I am starting to have crying sessions it seems like every other day anymore. I do not see my mother any longer I see a person declining quickly. I am feeling overwhelmed and I don't think my family sees it. I have told them I need to get away for a few days, but that never seems to happen. No one has time to watch or be with mom except me. I am the only child so this is all on my shoulders. Her brother is not any help they have not spoke in several years now.
I do not know if I am just going through a stage or if I am starting to get depressed. I am with mom almost 24/7 except when a homemaker comes in daily. A person can go to Walmart just so many times to get out of the house. I seem to have lost my friends because I can not get together with them anymore.
This on-line discussion is a life line for me. This way I can communication with people and see how they handle different things that come up in their caregiving also.
So if anyone has advice please let me know how to get myself under control.
Losing Control
Carol
I took care of my two brothers while stepmother beat and abused me. What a life? Aren't we suppose to be the crazy ones or the mad ones in jail hmmmm?
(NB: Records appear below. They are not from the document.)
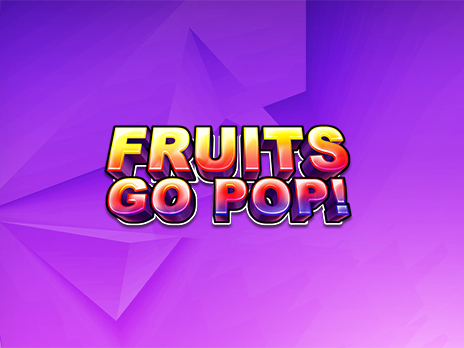 Retro výherný automat Fruits Go Pop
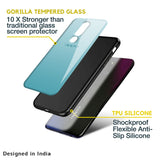 Arctic Blue Glass Case For OPPO F21 Pro 4G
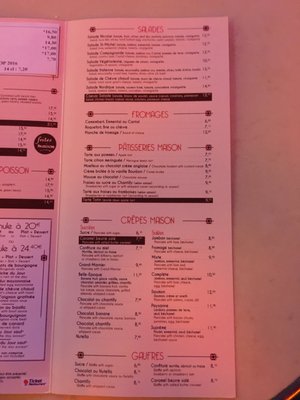 Menu photo 8 Le Départ Saint Michel Paris, 75 Menu photo 8 Le Départ Saint Michel Paris, 75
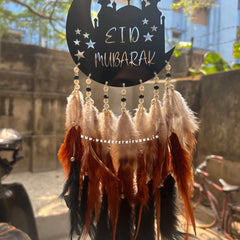Eid Mubarak Earthy Dreamcatcher
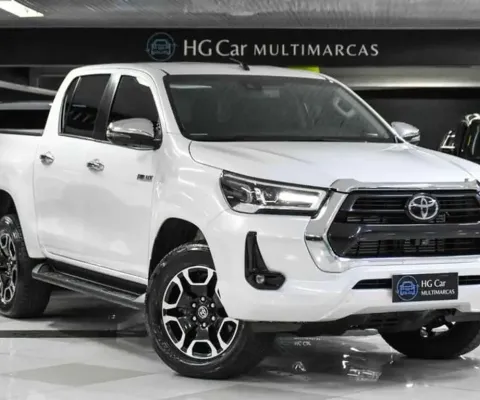 Toyota Hilux 2024 2.8 d-4d turbo diesel cd conquest 4x4 automático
Texting??? Good for you. I blocked mine, but I suppose I'll have to start that, too.
You're in our thoughts and prayers,
Carol
I hate writing about the pain and negative stuff I have to deal with. It makes me feel vulnerable after posting, not relieved. Like I'm a whiner or something. Perhaps I am. I am so blessed in most areas of my life, except to do with family. Dad is OK, but Mom's the hardest. And so is my sibling who does nothing but criticize me. Sad. Thank God for friends and loving supporters! And thanks be to God for providing the love of friends. Since this is a vent site, I did. I shouldn't have to feel "guilty" for that, but it doesn't feel any more comfortable than the pain and burdens I carry in my heart. We weren't "allowed" to share feelings in our family, unless it included anger. So it will probably never feel comfortable to share my true feelings and intimate longings. Only a few safe people hear the whole of it, and only by the grace of God do we find comfort. Sometimes blowing sunshine doesn't fit with the reality of the grief and pain we bear. Thanks for listening, responding, and caring.
How is Austin doing? Its funny not haha funny but odd how you connect with each other here and are concerned for one another. I like that reminds me of a good Beatle song Come together I'm a beatles freak. Can you see me at 80 in the nursing home going " Okay everyone tonight we are having a special party called Beatlemania get out them love beads and them peace signs and lets dance "far out" Sometimes I just crack me up.
It doesn't matter if you are an only child or not Only one of us is going to be caregiver I can assure you. there are three of us well I thought there were three of us don't know where the other two are??? funny how that works out but don't internalize too much do the best you can do and the stuff you can't do ASK someone else to do it or use faciities that are available. Have a life God gave you the life, mother and daddy didn't do it by themselves God wants you to do what is right with your life and he wants you to be happy. I hope thesefew pearls of wisdom help (I named the new dog Pearl) LOL Take care and find time for YOU Love and hugs to all Neon
My mother was too out of it, one year, to sign her taxes, and I had a POA, so I signed for her. The CPA was fine with that. But then she rallied and realized later and was asking about them. I knew she'd be livid that I signed them as POA - even though it was the only way to get them in on time, so the CPA was kind enough to make a duplicate. I got the "sign here" stickers, and she signed again. He was/is a good man. She was happy and her taxes got in on time. She didn't owe, but still had to file. Whew! What we go through.